Aveugle en la matière, Paris n’a rien vu venir. Ce n’est que mercredi après-midi que des rumeurs ont commencé à circuler sur une éventuelle catastrophe économique : la perte d’un marché de 31 milliards d’euros par le Naval Group, le champion tricolore de la construction navale militaire, a provoqué le Future Submarine Program (FSP) conclu avec l’Australie en 2016 pour la livraison de douze U- La dernière génération de bateaux, appelée Attak.
Après divers ajustements de change et surcoûts au cours des cinq dernières années, ce marché était passé à plus de 50 milliards d’euros. Il avait été remporté par une rude bataille contre le concurrent allemand TKMS. Ces navires sont une version diesel-électrique du dernier modèle de sous-marin nucléaire français de la série Barracuda (SNA), dont le premier, le Suffren, devrait entrer en service actif dans quelques mois. Cinq autres bâtiments suivent. Le traité australien de 2016 a été un exploit indéniable pour les armes françaises et un immense succès pour François Hollande et son ministre de la Défense, Jean-Yves Le Drian. Cependant, avant et après sa signature, elle a été marquée par une intense bataille de lobbying, dont les arguments incluaient l’incapacité des Français à garder un secret.
Le président américain Joe Biden a donné au free rider australien l’éclat dont il avait besoin hier soir. Dans un communiqué, il a annoncé que ce dernier avait décidé d’acheter une flotte de sous-marins nucléaires de fabrication américaine sans en préciser le modèle. On peut deviner qu’il s’agirait d’un SNA de classe Virginia, avec environ 20 en service et bien d’autres à suivre. Lors de son discours, Joe Biden a été aperçu en compagnie des écrans intermédiaires du Premier ministre australien Scott Morrison et de son homologue britannique Boris Johnson. L’accord Washington-Canberra est en effet accompagné de Londres, qui produit son propre ANS de classe Astute.
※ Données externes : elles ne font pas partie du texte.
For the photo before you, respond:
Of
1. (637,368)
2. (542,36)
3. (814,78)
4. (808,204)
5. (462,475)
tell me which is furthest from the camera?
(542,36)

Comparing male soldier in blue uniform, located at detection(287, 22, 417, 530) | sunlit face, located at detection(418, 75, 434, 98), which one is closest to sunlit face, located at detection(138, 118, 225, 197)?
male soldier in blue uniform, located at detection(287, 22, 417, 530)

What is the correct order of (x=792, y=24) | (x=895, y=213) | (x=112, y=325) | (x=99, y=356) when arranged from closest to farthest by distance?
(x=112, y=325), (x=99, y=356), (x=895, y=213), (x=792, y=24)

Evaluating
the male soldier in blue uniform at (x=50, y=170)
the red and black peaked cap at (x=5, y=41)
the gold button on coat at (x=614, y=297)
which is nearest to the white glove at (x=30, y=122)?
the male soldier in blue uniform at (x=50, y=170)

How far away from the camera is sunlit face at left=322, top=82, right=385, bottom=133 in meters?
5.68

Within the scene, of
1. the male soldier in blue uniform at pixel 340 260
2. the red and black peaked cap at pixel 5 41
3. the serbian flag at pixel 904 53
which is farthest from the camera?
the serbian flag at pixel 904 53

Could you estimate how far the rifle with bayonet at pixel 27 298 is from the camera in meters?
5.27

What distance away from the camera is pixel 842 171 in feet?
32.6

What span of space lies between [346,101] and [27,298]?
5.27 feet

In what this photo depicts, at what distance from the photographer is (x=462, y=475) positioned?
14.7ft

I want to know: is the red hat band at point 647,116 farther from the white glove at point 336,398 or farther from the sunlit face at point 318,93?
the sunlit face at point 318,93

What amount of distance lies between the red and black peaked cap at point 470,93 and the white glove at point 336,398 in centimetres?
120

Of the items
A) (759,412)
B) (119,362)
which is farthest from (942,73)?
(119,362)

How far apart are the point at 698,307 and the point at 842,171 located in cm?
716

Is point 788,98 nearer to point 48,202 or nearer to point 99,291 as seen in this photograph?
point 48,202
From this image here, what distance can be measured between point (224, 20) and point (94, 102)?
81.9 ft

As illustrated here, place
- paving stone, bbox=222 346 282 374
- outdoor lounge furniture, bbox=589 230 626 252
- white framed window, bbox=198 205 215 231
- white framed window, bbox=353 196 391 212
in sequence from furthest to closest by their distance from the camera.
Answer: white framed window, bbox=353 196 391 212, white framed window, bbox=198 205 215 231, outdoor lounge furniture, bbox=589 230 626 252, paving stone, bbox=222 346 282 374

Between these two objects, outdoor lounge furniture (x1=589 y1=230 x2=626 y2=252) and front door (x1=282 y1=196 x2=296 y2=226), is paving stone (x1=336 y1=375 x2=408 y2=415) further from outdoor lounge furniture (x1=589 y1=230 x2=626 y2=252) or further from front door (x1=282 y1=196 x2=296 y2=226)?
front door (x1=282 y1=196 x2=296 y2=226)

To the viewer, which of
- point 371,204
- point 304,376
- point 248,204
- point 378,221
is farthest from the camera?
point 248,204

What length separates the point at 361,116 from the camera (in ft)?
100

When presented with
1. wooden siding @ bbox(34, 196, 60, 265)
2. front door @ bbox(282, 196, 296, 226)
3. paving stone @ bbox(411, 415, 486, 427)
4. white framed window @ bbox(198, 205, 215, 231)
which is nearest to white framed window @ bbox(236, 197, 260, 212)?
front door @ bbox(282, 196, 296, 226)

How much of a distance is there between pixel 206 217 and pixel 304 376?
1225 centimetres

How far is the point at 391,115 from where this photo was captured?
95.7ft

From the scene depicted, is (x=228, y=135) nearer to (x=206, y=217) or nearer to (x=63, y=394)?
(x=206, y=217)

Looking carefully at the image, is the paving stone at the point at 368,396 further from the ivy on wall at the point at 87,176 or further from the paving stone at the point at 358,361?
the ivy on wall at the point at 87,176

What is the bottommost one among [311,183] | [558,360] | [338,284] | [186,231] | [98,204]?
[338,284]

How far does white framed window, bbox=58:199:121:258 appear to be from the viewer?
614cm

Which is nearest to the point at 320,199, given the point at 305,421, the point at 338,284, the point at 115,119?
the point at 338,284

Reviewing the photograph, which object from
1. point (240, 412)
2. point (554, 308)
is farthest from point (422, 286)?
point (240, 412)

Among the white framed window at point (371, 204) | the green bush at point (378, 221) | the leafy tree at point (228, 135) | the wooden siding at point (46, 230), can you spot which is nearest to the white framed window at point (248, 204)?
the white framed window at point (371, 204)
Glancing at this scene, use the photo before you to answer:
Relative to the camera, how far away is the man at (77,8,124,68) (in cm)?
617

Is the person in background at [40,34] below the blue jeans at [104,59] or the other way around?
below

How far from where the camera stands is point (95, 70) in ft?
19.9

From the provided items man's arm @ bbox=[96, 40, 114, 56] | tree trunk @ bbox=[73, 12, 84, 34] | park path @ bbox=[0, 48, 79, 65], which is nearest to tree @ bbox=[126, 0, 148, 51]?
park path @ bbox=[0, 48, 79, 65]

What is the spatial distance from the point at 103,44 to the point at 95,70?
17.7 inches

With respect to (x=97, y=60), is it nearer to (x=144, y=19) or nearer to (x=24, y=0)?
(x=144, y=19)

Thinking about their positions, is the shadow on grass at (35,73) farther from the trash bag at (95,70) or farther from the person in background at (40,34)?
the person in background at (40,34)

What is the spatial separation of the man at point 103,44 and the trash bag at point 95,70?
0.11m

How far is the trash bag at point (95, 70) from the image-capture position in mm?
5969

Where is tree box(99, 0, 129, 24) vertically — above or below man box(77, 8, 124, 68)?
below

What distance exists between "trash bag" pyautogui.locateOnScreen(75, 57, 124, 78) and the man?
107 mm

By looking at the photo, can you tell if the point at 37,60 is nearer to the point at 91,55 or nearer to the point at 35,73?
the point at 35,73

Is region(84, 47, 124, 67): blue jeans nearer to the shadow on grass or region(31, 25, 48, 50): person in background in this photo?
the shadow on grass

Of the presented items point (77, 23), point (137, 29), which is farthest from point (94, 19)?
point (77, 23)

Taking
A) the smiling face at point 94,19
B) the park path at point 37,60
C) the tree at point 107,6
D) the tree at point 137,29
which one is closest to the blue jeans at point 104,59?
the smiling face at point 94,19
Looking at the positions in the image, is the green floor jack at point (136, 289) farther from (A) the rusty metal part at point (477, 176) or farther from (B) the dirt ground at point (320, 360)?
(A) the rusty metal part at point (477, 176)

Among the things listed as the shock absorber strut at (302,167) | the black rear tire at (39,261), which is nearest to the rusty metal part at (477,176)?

Il est bien trop tôt pour connaître le nouvel accord tripartite annoncé à cette occasion et qui porte le nom « AUKUS » (Australie , Grande-Bretagne, États-Unis). Il s’agit d’un accord stratégique important, « une décision fondamentale, fondamentale. Cela liera l’Australie, les États-Unis et la Grande-Bretagne pendant des générations », a déclaré l’administration américaine. Dans une déclaration commune, les trois chefs d’État et de gouvernement soulignent : « Sur la base de notre histoire commune de démocraties maritimes, nous poursuivons l’objectif commun d’aider l’Australie à acquérir des sous-marins à propulsion nucléaire. L’« ambition commune » n’est rien d’autre que la menace jamais citée de la Chine. Joe Biden déclare : « Il s’agit d’investir dans notre source d’énergie la plus importante, nos alliances, et de les moderniser pour faire face aux menaces d’aujourd’hui et de demain. » Au cœur de cette affaire se trouve la question du sous-marin Drive. Les Français auraient pu fournir des sous-marins nucléaires à la marine australienne s’ils l’avaient demandé, mais ce n’était pas le cas car l’Australie est à ce jour hostile à ce type de propulsion, elle interdit donc l’utilisation de navires dans ses ports venant d’elle. Les choses ont changé, notamment avec la très forte montée en puissance de la marine chinoise. La propulsion nucléaire offre une autonomie techniquement illimitée, qui n’est limitée que par la résilience des équipages. Les Américains n’avaient jamais partagé cette technologie avec qui que ce soit sauf avec les Britanniques après un accord en 1958.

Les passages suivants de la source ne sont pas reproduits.